• _Text_
########################################

Amazon S3

Amazon S3 is AWS’s object storage service. Use ADOC to monitor and profile S3 buckets and files—providing data quality, freshness, usage, schema drift, and reliability insights.

Prerequisites

Ensure the following requirements are met before you connect S3 as a data source:

You have access to an AWS S3 bucket containing the data you want to monitor.
The ADOC Data Plane is deployed and has network access to the S3 bucket.
Authentication to AWS is configured using one of the following methods:
- EC2 Instance Profile with the appropriate IAM role attached,
- Kubernetes IAM Roles for Service Accounts (IRSA), or
- AWS Access Key and Secret Key credentials.
Your IAM policy includes the necessary permissions to access S3, Secrets Manager (if applicable), and SQS (if you're using event-based or incremental monitoring).

Add S3 as a Data Source

Follow these steps to register S3 in ADOC:

Step 1: Start Setup

Select Register from the left main menu.
Select Add Data Source.
Select AWS S3 from the list of data sources.
On the Data Source Details page:
1. Enter a name for this data source that is unique within your tenant.
2. Optionally, add a brief description to clarify its purpose.
3. Enable the Data Reliability toggle and select your data plane from the drop-down list.
Select Next to proceed.

Step 2: Add Connection Details

Enter your AWS S3 connection information. Required fields vary depending on the selected Authentication Type.

Common Fields (Displayed for All Authentication Types)

Field	Description
AWS Region	The AWS region where your S3 bucket is hosted (e.g., us-east-2, eu-west-1). For more information, refer to AWS's Region and Zones document.
AWS S3 Authentication Type	Select the method of authentication used to access your AWS S3 bucket. Options include Access Key/Secret Key, EC2 Instance Profile, and (if applicable) IAM Roles for Service Accounts (IRSA) in Kubernetes.
Bucket Name	Name of the S3 bucket you want to monitor. Multiple buckets can be added.
File Monitoring Channel Type	(Optional) Choose SQS to receive file change notifications from S3 via Amazon SQS (Simple Queue Service) else select NONE.
SQS Queue URL	Required if File Monitoring Channel Type is set to SQS.

Authentication Types

Authentication Type	Description
AWS Access Key / Secret Key	Provide an AWS Access Key ID and Secret Access Key with sufficient permissions (e.g., `s3:ListBucket`, `s3:GetObject`). If Use Secrets Manager is enabled, select the Secrets Manager and specify the key name that contains the secret.For more details on how to view AWS access key and Secret key, refer to this AWS document.
AWS EC2 Instance Profile	Uses the IAM role attached to the EC2 instance where the ADOC Data Plane is running. No credentials need to be entered manually. Ensure the IAM role has the necessary S3 and SQS permissions.
AWS IAM Roles For Service Accounts	Uses IAM Roles for Service Accounts (IRSA), recommended for Kubernetes environments. The Kubernetes service account used by the ADOC Data Plane must be annotated with the appropriate IAM role. This allows the workload to assume the IAM role automatically, with no need to manually enter credentials. No authentication fields appear in the UI, but this method must be pre-configured in your Kubernetes environment. For more information, refer the additional reference section below on IRSA Based Authentication.

########################################

• _Task requirements_
(1) According to the Amazon S3 text, when is the SQS Queue URL required?
(2) Collect every line of the records that contains the string "away", treating case as significant.
The records are unrelated to the Amazon S3 text.

(Dataset rows)
########################################

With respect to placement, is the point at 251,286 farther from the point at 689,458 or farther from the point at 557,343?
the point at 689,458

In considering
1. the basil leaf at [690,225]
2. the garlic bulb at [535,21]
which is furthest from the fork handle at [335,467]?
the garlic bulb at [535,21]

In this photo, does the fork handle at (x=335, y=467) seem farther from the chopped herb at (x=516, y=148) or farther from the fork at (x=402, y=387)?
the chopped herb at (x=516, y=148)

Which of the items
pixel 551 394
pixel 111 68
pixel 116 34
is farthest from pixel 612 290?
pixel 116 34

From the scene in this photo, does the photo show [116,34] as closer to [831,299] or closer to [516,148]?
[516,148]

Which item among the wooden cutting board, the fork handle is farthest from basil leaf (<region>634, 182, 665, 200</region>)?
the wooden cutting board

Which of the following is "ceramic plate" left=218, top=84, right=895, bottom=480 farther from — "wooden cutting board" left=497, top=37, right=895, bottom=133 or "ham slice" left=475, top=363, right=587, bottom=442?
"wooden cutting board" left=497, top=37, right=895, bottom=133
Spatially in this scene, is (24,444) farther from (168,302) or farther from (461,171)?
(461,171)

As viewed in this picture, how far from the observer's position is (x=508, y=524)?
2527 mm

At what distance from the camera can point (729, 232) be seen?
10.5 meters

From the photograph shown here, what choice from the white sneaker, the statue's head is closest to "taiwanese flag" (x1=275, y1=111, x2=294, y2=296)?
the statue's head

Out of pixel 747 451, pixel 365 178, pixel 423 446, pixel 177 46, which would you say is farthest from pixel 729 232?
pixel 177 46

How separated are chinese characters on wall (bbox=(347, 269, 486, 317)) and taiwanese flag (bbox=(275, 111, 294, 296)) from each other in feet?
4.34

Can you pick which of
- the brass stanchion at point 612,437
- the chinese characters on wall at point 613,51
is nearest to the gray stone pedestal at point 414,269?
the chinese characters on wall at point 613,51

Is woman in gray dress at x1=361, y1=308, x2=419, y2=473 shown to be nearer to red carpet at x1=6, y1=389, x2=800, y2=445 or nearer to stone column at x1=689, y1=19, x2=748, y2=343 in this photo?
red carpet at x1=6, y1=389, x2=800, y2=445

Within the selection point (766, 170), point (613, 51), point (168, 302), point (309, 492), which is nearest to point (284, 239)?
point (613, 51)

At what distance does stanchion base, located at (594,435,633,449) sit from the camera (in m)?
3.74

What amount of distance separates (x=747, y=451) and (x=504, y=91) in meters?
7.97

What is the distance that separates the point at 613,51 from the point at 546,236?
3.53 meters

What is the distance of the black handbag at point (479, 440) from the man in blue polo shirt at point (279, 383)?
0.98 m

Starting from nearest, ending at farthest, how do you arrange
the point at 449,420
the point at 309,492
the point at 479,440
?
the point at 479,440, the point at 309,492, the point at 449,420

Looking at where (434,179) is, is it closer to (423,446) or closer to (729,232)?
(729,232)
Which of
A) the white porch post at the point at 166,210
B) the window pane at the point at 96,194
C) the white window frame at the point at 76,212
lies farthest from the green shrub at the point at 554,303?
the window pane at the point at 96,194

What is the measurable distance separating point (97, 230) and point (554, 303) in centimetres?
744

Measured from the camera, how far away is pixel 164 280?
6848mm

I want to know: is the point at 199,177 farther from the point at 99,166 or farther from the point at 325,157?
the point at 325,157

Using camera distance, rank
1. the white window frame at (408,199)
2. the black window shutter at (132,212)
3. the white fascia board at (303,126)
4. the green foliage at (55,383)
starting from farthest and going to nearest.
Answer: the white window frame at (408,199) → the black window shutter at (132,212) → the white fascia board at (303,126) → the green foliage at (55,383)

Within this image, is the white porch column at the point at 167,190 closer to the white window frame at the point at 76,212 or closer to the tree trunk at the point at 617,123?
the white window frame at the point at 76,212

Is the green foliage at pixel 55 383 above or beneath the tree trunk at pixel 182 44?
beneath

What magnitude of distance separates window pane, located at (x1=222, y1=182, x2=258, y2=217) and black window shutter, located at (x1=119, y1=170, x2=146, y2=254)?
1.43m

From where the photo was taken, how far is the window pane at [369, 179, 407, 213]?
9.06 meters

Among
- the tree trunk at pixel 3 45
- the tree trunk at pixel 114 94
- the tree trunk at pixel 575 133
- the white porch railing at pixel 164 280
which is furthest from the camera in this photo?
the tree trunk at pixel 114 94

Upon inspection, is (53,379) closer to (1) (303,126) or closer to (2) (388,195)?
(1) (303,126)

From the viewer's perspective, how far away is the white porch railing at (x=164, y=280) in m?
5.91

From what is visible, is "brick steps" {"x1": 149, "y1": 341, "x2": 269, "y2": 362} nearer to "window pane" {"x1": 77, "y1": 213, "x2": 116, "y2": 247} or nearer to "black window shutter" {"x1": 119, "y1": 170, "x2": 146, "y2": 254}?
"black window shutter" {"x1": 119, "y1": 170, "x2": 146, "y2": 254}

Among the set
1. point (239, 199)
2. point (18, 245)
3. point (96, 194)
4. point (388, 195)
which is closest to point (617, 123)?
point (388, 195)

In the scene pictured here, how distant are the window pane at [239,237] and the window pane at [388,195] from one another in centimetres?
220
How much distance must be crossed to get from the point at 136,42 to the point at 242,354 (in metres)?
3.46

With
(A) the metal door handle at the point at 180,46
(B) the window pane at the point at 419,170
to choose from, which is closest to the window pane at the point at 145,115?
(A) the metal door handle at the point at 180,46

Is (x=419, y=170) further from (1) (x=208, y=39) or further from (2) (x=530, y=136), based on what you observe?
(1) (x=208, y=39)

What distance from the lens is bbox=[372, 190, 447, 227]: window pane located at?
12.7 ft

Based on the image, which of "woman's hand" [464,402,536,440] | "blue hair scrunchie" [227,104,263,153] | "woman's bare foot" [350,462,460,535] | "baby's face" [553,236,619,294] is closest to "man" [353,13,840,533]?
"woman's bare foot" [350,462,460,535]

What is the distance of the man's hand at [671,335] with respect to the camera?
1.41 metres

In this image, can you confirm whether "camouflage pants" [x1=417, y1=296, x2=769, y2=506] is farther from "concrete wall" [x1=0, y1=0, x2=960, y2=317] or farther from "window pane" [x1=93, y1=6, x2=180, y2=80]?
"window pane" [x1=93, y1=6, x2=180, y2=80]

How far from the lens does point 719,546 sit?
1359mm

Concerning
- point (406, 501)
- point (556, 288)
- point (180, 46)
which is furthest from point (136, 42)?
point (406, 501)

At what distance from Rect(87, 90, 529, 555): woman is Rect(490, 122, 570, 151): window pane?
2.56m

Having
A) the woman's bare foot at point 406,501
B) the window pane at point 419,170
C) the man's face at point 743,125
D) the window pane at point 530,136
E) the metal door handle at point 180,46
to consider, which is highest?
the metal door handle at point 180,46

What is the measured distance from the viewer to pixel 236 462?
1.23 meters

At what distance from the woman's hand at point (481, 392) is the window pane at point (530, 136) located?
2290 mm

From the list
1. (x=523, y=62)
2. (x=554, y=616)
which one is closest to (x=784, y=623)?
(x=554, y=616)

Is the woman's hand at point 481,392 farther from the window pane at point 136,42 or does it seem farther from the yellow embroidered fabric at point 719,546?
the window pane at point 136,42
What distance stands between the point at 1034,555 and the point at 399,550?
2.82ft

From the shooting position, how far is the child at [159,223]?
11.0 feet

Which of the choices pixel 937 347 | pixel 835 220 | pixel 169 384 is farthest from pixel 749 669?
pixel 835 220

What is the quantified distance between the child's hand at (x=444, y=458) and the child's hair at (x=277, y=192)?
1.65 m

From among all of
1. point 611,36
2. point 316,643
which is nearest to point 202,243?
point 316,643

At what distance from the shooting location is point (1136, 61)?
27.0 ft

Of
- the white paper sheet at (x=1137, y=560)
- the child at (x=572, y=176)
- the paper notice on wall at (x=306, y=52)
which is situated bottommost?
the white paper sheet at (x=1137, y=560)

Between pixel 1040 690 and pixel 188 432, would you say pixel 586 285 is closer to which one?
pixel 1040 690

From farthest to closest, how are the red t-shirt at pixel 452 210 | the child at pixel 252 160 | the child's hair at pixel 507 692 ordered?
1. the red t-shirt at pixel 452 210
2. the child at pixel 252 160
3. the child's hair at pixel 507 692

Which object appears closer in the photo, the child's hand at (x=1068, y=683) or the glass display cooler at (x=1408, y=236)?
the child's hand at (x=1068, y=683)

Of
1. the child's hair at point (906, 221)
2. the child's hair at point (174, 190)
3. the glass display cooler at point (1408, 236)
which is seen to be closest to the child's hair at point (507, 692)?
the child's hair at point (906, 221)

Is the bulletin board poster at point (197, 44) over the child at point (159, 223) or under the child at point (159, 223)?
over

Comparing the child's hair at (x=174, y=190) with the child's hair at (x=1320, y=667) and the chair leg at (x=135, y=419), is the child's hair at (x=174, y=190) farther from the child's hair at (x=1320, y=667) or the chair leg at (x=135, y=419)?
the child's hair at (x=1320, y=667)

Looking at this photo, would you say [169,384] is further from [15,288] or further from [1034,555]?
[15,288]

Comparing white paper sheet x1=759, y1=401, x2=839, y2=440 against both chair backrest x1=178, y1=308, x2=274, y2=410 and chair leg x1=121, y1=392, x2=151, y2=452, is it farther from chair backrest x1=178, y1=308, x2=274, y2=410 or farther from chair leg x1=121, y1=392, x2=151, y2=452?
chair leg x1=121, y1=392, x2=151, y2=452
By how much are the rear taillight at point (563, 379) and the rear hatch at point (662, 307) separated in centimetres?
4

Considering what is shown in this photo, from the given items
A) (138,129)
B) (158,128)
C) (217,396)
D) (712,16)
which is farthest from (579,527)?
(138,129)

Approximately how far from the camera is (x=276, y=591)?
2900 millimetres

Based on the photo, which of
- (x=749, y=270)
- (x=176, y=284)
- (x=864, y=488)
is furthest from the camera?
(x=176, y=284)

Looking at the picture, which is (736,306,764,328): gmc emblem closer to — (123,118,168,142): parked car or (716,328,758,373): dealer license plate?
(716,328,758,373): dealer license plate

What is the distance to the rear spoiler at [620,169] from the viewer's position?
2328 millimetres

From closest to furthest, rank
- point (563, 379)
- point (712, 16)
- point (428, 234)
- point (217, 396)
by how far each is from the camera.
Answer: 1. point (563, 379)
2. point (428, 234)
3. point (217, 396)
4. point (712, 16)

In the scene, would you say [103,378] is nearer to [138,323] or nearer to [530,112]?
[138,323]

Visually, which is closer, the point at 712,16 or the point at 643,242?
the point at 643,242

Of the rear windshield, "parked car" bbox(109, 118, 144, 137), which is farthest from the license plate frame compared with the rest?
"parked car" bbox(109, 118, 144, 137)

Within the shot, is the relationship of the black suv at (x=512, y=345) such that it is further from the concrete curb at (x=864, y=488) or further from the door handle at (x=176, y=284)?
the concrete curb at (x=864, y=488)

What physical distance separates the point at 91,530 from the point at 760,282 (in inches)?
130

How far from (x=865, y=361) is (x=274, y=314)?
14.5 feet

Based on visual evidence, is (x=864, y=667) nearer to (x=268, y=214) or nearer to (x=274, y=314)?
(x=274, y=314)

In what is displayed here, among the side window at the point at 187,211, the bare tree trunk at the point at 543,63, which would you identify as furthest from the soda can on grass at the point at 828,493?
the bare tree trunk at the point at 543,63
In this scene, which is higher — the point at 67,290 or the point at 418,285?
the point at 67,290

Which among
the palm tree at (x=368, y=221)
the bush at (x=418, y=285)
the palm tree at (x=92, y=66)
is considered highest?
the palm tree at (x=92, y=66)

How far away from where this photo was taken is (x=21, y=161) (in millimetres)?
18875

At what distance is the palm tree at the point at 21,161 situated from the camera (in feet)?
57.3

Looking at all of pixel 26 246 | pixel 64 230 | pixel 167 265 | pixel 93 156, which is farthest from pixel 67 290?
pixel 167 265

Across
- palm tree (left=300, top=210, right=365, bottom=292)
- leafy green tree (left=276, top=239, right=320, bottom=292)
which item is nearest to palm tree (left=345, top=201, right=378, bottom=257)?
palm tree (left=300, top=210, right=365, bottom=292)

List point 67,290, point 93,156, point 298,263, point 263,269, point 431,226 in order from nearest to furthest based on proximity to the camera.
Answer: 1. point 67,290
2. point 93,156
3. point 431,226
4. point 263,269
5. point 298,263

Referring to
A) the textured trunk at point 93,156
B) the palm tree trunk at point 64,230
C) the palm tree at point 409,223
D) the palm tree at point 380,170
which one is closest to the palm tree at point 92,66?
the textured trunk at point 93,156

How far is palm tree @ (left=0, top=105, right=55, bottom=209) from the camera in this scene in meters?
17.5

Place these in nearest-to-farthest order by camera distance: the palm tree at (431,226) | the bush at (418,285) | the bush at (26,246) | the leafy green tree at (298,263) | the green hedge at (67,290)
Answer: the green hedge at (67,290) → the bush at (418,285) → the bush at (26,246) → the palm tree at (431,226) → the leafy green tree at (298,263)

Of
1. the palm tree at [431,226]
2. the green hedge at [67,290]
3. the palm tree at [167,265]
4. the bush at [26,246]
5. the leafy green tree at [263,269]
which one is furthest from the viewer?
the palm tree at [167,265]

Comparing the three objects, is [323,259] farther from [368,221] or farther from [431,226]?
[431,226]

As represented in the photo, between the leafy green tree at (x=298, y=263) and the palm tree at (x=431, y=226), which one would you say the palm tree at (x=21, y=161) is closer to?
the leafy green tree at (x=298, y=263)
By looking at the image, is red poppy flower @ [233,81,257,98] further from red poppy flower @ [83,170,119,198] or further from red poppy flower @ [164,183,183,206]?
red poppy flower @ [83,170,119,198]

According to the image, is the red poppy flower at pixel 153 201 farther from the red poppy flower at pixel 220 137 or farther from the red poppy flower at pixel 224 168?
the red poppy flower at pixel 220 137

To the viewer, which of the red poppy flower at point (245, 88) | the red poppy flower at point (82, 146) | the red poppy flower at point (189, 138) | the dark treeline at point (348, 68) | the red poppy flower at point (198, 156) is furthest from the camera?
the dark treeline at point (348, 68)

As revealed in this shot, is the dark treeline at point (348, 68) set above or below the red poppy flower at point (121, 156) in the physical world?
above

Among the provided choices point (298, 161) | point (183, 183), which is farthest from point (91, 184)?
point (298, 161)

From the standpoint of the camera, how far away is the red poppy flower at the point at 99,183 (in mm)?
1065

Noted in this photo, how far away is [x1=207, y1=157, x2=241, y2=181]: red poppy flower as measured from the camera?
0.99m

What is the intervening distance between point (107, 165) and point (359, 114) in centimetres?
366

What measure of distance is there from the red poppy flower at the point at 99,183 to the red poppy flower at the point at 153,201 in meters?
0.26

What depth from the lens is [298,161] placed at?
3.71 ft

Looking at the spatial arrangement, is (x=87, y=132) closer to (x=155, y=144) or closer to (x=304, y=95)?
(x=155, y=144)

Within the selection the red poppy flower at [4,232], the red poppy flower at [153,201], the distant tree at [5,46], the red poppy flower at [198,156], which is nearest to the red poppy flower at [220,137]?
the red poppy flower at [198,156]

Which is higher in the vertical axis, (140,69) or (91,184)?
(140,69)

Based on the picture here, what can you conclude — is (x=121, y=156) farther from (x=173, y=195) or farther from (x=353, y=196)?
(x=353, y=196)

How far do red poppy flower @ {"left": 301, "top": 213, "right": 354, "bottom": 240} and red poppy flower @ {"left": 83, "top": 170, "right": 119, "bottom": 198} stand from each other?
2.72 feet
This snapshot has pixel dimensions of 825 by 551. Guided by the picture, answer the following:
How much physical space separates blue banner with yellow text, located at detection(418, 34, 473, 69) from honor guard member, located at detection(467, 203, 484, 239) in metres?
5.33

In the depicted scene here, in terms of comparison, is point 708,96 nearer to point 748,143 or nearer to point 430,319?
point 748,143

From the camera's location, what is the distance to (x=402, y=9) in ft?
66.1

########################################

• _Answers for this exercise_
(1) When File Monitoring Channel Type is set to SQS.

(2)
Measured from the camera, how far away is pixel 164 280?
From the viewer's perspective, how far away is the white porch railing at (x=164, y=280) in m?
How far away from where this photo was taken is (x=21, y=161) (in millimetres)?
From the standpoint of the camera, how far away is the red poppy flower at the point at 99,183 (in mm)?
Noted in this photo, how far away is [x1=207, y1=157, x2=241, y2=181]: red poppy flower as measured from the camera?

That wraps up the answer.